# Do You Dunk Your Penis ?



## leopard (May 1, 2015)

https://www.mumsnet.com/Talk/mumsnet_cl ... your-penis
:lol: :lol: :lol:


----------



## YELLOW_TT (Feb 25, 2004)

:lol: I'm taking the 5th


----------



## leopard (May 1, 2015)

Ha,ha
It's an old one for sure but it took me by surprise this morning after rummaging around on mumsnet for some ideas completely unrelated to the topic in question  
Kudos to the management for not taking this down completely as I originally posted this in the off topic section to brew.
I guess it was a" cock too far "


----------



## 100pcBitch (Dec 26, 2017)

Does it then go into the dishwasher?


----------



## ZephyR2 (Feb 20, 2013)

Could be a disastrous if you got it mixed up with the cup with your false teeth in. :lol:


----------



## leopard (May 1, 2015)

11th post down creases me

" You can wash your fanjo in the bath and he can scrub his cock in the sink." :lol:


----------



## StuartDB (Feb 10, 2018)

I'm a bit old for this nonsense but oral sex is for 'afterwards" too #dontyouknow
No need for a clean-up


----------

□ □ □

Print the passage of the forum thread from "## YELLOW_TT (Feb" up to and including "section to brew.", word for word.

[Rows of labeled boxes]
□ □ □

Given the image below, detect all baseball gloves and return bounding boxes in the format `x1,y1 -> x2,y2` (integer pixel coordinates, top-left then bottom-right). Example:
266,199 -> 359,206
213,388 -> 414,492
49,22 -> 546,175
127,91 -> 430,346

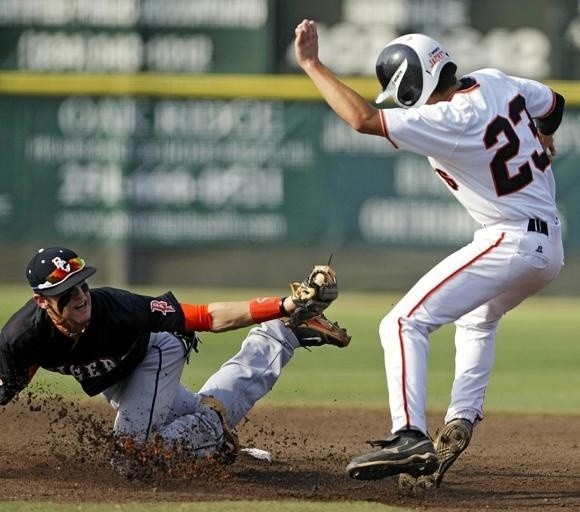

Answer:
284,265 -> 339,327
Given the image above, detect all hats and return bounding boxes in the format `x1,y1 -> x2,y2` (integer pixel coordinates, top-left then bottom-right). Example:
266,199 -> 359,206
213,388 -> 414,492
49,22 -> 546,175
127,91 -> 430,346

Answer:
26,246 -> 98,298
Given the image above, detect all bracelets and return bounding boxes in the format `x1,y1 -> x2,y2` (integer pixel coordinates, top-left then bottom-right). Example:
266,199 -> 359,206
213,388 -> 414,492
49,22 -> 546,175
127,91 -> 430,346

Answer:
249,295 -> 288,324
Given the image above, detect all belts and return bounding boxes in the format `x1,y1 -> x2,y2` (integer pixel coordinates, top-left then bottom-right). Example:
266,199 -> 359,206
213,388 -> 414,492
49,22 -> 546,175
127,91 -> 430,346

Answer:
528,217 -> 549,237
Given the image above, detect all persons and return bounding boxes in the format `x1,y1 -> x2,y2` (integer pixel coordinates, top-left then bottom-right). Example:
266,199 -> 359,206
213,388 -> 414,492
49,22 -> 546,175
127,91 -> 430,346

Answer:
1,247 -> 351,476
294,20 -> 565,495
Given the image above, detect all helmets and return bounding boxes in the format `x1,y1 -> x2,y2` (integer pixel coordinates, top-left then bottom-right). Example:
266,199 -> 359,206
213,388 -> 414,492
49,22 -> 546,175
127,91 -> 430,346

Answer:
375,32 -> 457,110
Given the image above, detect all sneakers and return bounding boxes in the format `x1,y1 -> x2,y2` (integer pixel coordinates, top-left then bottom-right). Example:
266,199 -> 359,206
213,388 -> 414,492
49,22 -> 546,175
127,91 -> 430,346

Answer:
201,396 -> 239,465
282,314 -> 353,347
397,419 -> 474,491
346,428 -> 440,481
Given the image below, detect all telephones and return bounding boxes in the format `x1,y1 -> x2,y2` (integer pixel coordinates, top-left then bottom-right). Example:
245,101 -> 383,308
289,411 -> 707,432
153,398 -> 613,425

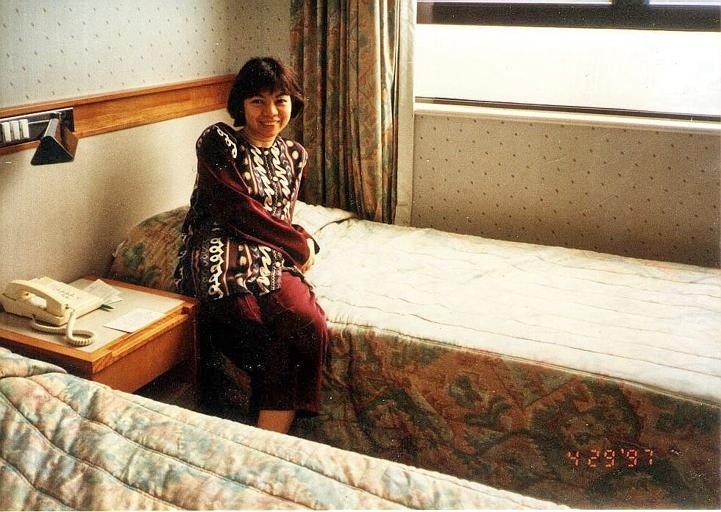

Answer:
1,275 -> 103,346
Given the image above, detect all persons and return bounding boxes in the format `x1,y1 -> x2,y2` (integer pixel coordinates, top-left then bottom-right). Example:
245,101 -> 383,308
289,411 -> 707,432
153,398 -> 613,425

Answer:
171,55 -> 330,435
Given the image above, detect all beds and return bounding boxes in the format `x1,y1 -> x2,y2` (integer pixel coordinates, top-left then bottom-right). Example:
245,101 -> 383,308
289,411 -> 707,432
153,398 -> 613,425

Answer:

□ □ □

▶ _Final result_:
## YELLOW_TT (Feb 25, 2004)

:lol: I'm taking the 5th


----------



## leopard (May 1, 2015)

Ha,ha
It's an old one for sure but it took me by surprise this morning after rummaging around on mumsnet for some ideas completely unrelated to the topic in question  
Kudos to the management for not taking this down completely as I originally posted this in the off topic section to brew.